Jarrod A. Lewis-Peacock; Department of Psychology and Neuroscience Institute, Princeton University

It is widely assumed that the short-term retention of information is accomplished via an active trace. Thus, although models differ about the capacity of the internal “focus of attention” (e.g., 1 item (McElree, Oberauer) vs. a few (e.g., Cowan)), there is general agreement that it represents a subset of a broader pool of “activated” long-term memory representations. We present multivariate pattern analyses of fMRI and EEG data that generally support this framework, but challenge important details. First, our data indicate that two items can be held in the focus simultaneously. Perhaps more surprisingly, they also indicate that the active neural signature of an item that is removed from the focus drops quickly to baseline (NOT to an intermediate state), even though its neural signature can be just as quickly reactivated if it is needed later in the trial. Thus, short-term memory outside the focus of attention may not require activation.
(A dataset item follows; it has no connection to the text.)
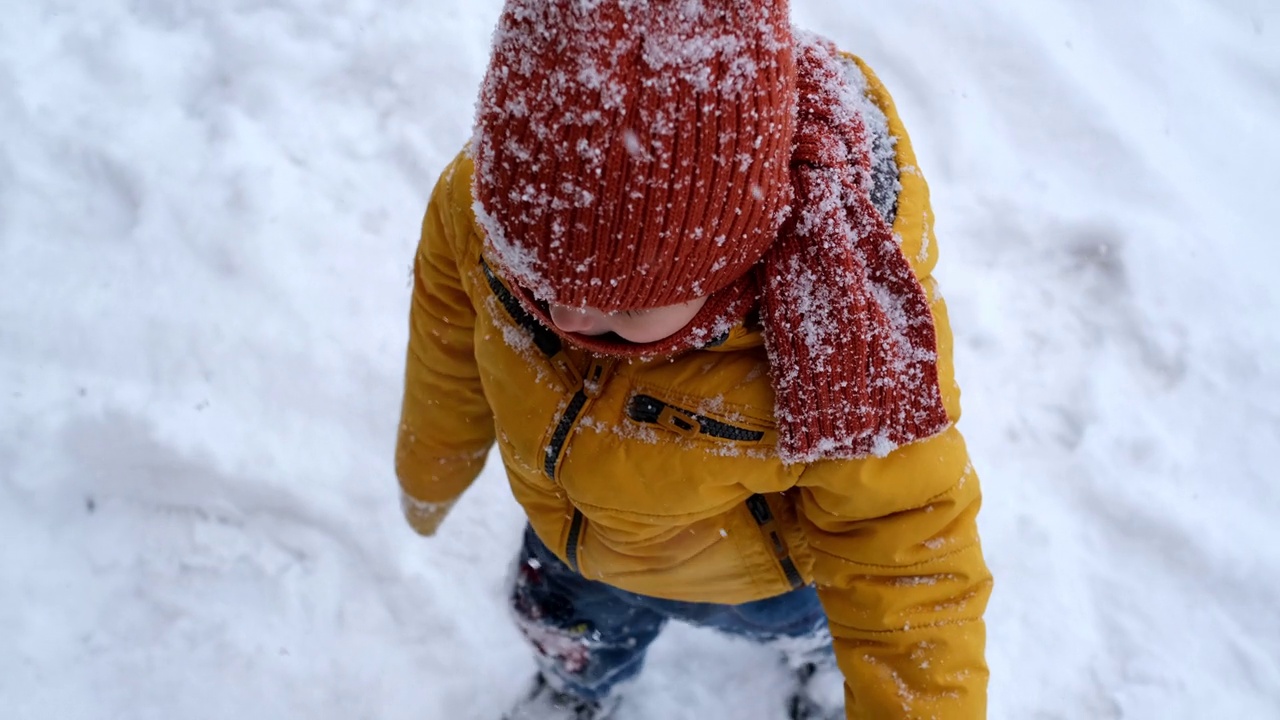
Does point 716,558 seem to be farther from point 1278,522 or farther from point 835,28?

A neurally informed taxonomy of visual short-term memory

Ilja Sligte; Cognitive Neuroscience Group, University of Amsterdam

At the psychological level, visual short-term memory (VSTM) can be dissociated into iconic memory (brief, high-capacity) and visual working memory (sustained, limited-capacity). In addition, our recent work provides overwhelming evidence for an in-between stage with high capacity and long lifetime (Sligte, Scholte, & Lamme, 2008). While this new fragile VSTM stage can be dissociated from iconic memory and working memory, one can question the use of a taxonomy that fractionates VSTM into increasingly smaller subparts. Here, I propose a neural framework that brings everything together. By assuming that the contents of VSTM are continually refreshed by loops of brain activity, the behavioral characteristics of iconic memory, fragile VSTM, and working memory are natural consequences of the architecture of the system. As higher brain areas have increasingly complex tuning characteristics and larger receptive field sizes, the depth of neural processing will then determine capacity, duration, and fragility of individual VSTM traces.